━━━ SELECTED EXCERPT ━━━

Hey thanks for the responses guys! Ted i have read all of your pages on gregs website! Very informative! And your right the main reason i want bigger wheels is to correct the height of the loco for kadees... As i want to fill in the huge hole as well! I can see were the small flanges would be a problem... I guess you can get away with that in smaller scales, i did look up the thread were that guy used the sd70 wheels and i tried getting the sd40 wheels but robby at rld said usa was out of them... So i did order one set of the ss 36 wheels from nwsl so i do not know if i will get them or not...


----------



## apo234 (Aug 14, 2013)

well I ordered a set of wheels and it toke months to get them... didn't even know i was getting then until they just randomly showed up at my house one evening... they are the 36 inch ones and are stainless steel... or so it says...



This is the locomotive they will go in to, a USA trains gp38-2! I was installing a phoenix p8 sound card in the SD70MAC when the wheels arrived which is why it is in pieces...



I then toke the motor blocks apart and started taking out the old wheels... this is the 1st time i had ever been in a USA trains motor block... and the motors are huge!!!! which is awesome... but I was alittle worried about the wire size they used in the motor block... seems way to small... but ill watch the wires and see if they need replaced with bigger sized wires in the future... 



here are the old USA trains wheels... look how small they are!!!!!!!!



now right out of the box i noticed problems with the NWSL wheels... they did not have great quality control i guess... they left some scrap metal on the wheels in two places... the back were the axle meets the wheel and on the front of the wheel were the axle goes in to the side frames... so i put the wheels in a drill and got a file and then filed them down to get ride of the metal... if you don't do that the bearings will not ride right and the front of the axle wont even go in to the side frames! 







now with that problem taken care of... i moved on to getting the USA wheels off of the gears... I put the wheels in a vice and pulled them slowly down with a pair of needles nose pliers... worked great for all the wheels exp for one... didn't even know i could do this... 



now one problem I have with the NWSL wheels is that the ends of the axles aren't as good as the USA trains wheels as shown in the pics... they would be great if they improved this... or had the wheels come with some kind of metal gears...

USA wheels


NWSL wheels


now with all of those problems solved... one last problem was making the slider touch the rails again because these need a lot of electricity to work and i wanted to keep the sliders... so i grinded away part of the plastic to let them come down farther



Now look at the trucks! looks so much better!!!!!!!!!!!!!!!!





Now look at the locomotive!!!! looks way better to!!!!! you can see the wheels now!!!



Here is it coupled to another gp38-2 that still has the USA wheels on it



Now here is it Next to a USA trains SD40-2, it is pretty close to the right height now!! now I can add kadee couplers to the gp38-2 and be happy about it... (so far)


----------



## East Broad Top (Dec 29, 2007)

Thanks for the photos. I've got an NW-2 project coming up which I think will benefit from larger-diameter wheels. (Upsizing it to 1:22.5.) I hadn't checked to see if the replacement wheels were still available, so I'm glad they are. I'll be ordering a set.

━━━

* [TASK INSTRUCTIONS]
#1 In the locomotive wheel thread, why did the poster file down the NWSL wheels before installing them? Answer in one to three sentences.
#2 Answer these questions from the locomotive wheel thread:
(a) What size were the replacement wheels that finally arrived, and what were they said to be made of?
(b) Which sound card was being installed in the SD70MAC when the wheels arrived?
(c) To what scale does the East Broad Top poster plan to upsize the NW-2?
#3 Transcribe the locomotive wheel thread from "Here is it coupled" up to and including "(Dec 29, 2007)".

━━━ RECORDS PROVIDED ━━━

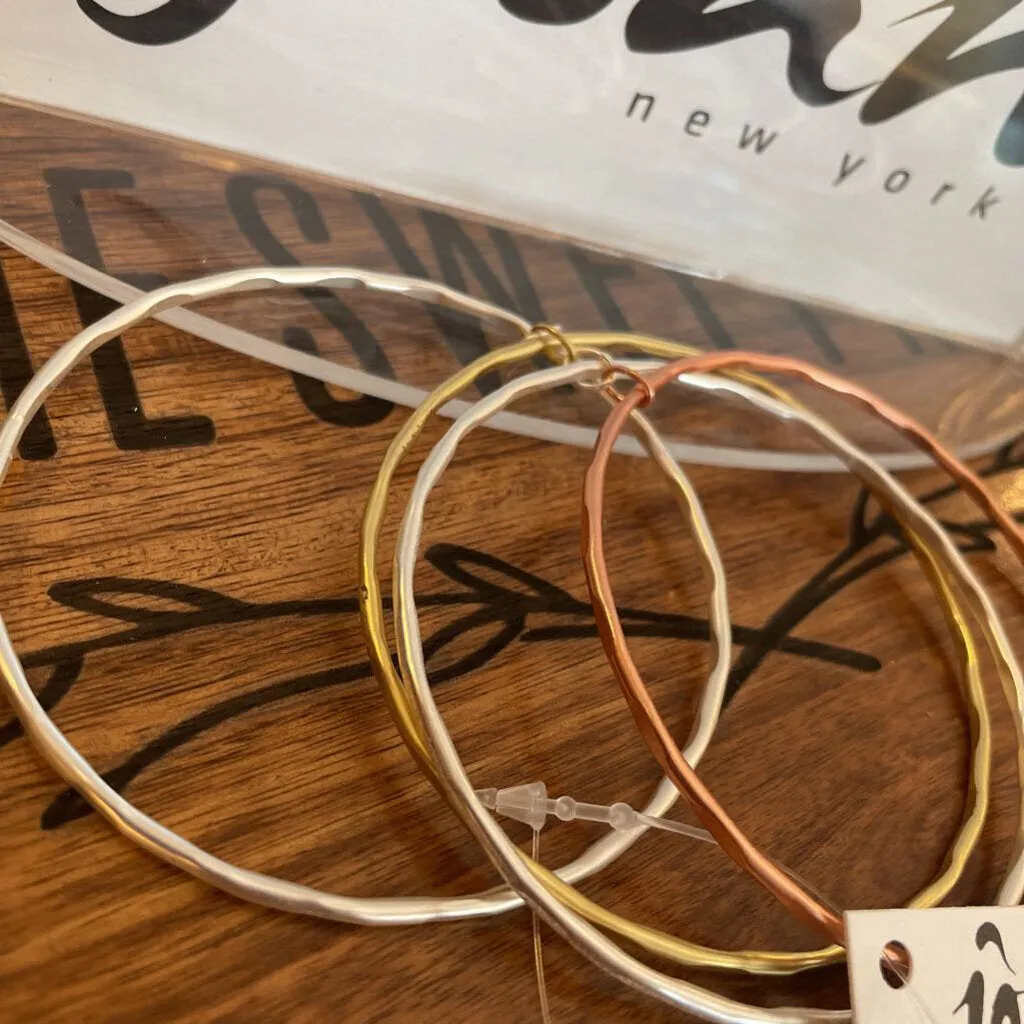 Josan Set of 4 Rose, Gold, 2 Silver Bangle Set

━━━
━━━ RECORDS PROVIDED ━━━

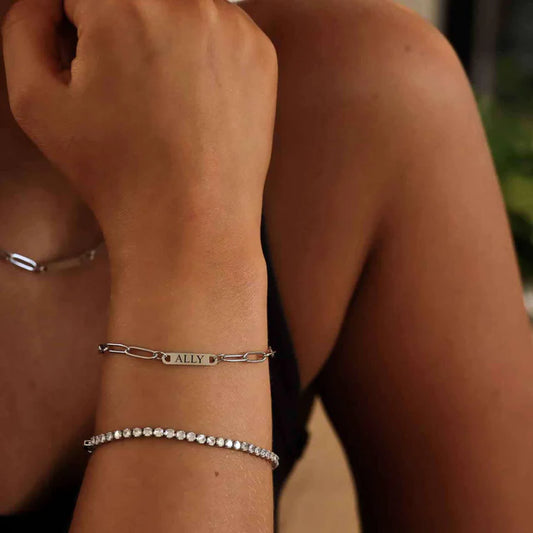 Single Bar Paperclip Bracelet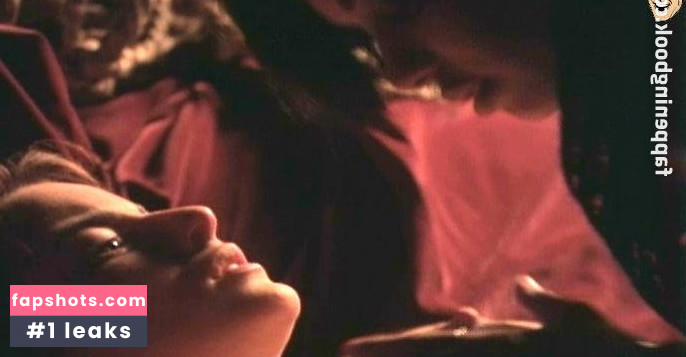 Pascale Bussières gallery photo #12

━━━
━━━ RECORDS PROVIDED ━━━

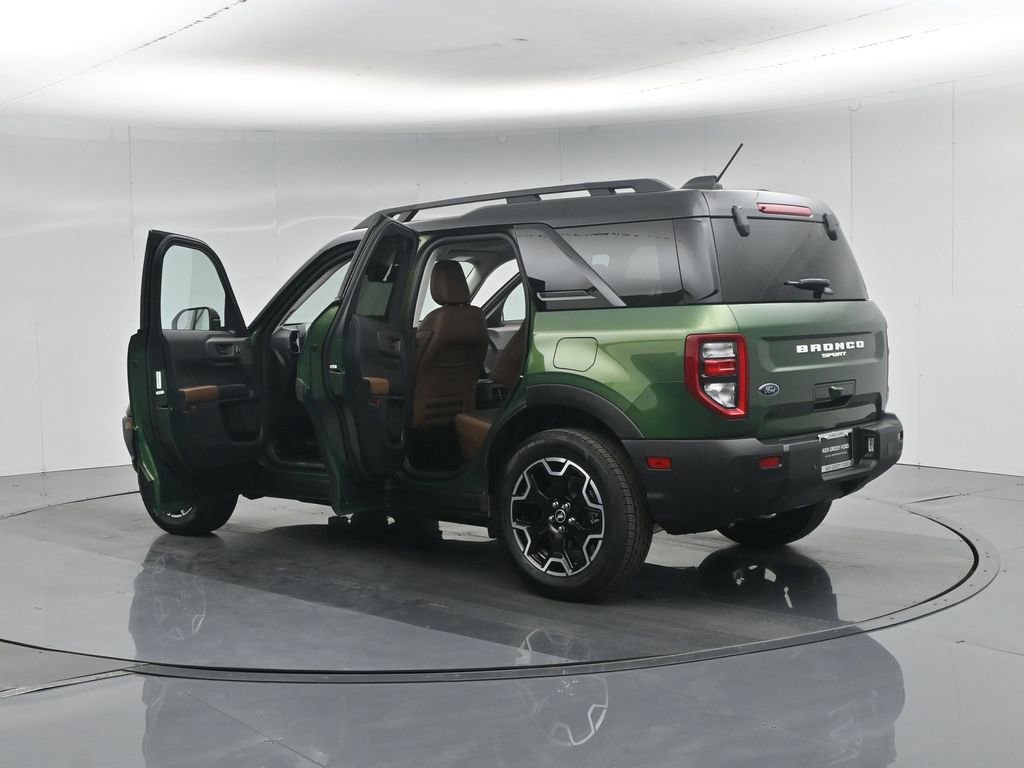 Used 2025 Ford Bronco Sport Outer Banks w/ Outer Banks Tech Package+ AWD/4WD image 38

━━━

* [TASK-BY-TASK ANSWERS]
#1 The NWSL wheels arrived with scrap metal left on them where the axle meets the back of the wheel and on the front where the axle goes into the side frames. If that metal isn't removed, the bearings won't ride right and the front of the axle won't go into the side frames. The poster put the wheels in a drill and filed the metal off.

#2
(a) They were 36-inch wheels, said to be stainless steel.
(b) A Phoenix P8 sound card.
(c) 1:22.5.

#3
Here is it coupled to another gp38-2 that still has the USA wheels on it



Now here is it Next to a USA trains SD40-2, it is pretty close to the right height now!! now I can add kadee couplers to the gp38-2 and be happy about it... (so far)


----------



## East Broad Top (Dec 29, 2007)